Prompt A.
Reproduce every line of the spatial records that follow the text, requests included, raising each number in the answers (the distance in inches and the point coordinates) by 4 while leaving the numbers in the requests unchanged. Omit the pictures from your output.

By Alex Gordon

HAIFA, Israel — The events described in this story took place in Kiev, where many Jews still lived. It had long since ceased to be Sholem Aleichem’s Yehupets, having become the capital of atheistic Soviet Ukraine and witnessed the mass executions of Jews in Babi Yar on Judgment Day in 1941.
But at that time, the memory of the Jewish market, which was liquidated in 1952, was still alive, and Yiddish was still spoken in many parts of the city. At that time, Jewish musicians played in the orchestras of the Opera House and the Philharmonic, but Jews no longer appeared in the official lists of peoples living in the USSR. Jews were there, and yet they were not.
Hairdresser Chaim knew the history of the Jewish people much better than professional historians. He knew things about Jews that even the most knowledgeable scholars did not know. Chaim paid no attention to the opinions of historians, for he himself was a historian and loved to tell stories about Jews. His customers left his shop with their hair cut, their beards shaved, smelling of cologne, and filled with interesting stories from the barber.
When I first met him, Chaim was about 60 years old. One could say that Chaim had lived to see gray hair, if he had any hair. But Chaim was bald, which was a poor recommendation for professional skill: if a hairdresser couldn’t keep his own hair, then he couldn’t give advice to clients on how to properly preserve their hair and care for it optimally.

Listed entries.
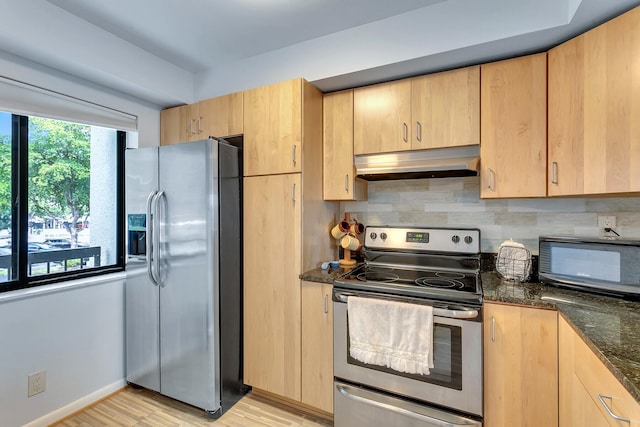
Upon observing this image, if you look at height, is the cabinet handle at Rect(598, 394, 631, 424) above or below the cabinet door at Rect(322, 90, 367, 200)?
below

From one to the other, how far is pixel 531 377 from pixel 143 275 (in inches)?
94.3

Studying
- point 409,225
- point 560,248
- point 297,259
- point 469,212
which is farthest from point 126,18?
point 560,248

Prompt B.
Take the account of Chaim, the Kiev hairdresser, further, beginning after its final sentence.

Exercise answer A.
Upon observing this image, if you look at height, is the cabinet handle at Rect(598, 394, 631, 424) above or below the cabinet door at Rect(322, 90, 367, 200)?
below

From one to the other, how far is pixel 531 377 from pixel 143 275 (in inches)?
98.3

Studying
- point 409,225
- point 560,248
- point 297,259
- point 469,212
which is farthest from point 126,18?
point 564,252

Exercise answer B.
Apparently realizing the significance of this paradox, Chaim showed his clients an old photograph of himself as a young man with a full head of hair. He explained that he had lost his hair due to working at a metallurgical plant in Zaporizhia: the workshop was extremely hot, causing even the curliest-haired men to lose their hair. He liked to talk about how he had endured terrible heat in Uzbekistan during World War II. When Haim cut and shaved, he stood, and his limp was not noticeable. I did not know how he had injured his leg.
“Chaim” means “life” in Hebrew. Chaim worked in a Kiev barbershop during a period when all Soviet citizens, including Jews, were supposed to have a happy life. In Yiddish, this was called gliklekh lebn. The Soviet government ordered its citizens to have a happy life. Those who refused to have a happy life could face serious trouble from the authorities.
Hairdressers in Kiev were called perukarnya in Ukrainian. But Jews liked certainty. Therefore, they called the hairdresser where Chaim worked Gliklekh Lebn, meaning “happy life.” The barbershop was located in a small basement on Vladimirskaya Street, opposite the Opera House. At the Gliklekh Lebn barbershop, Jews not only had their hair cut and shaved, but also talked about life, in particular Jewish life. In the basement of the barbershop, in a kind of underground, Jews listened to Chaim’s stories about Jewish history.
Once, when two Jews, including me, were waiting for our turn to get a haircut from Chaim, he gave us a lecture on recent Jewish history.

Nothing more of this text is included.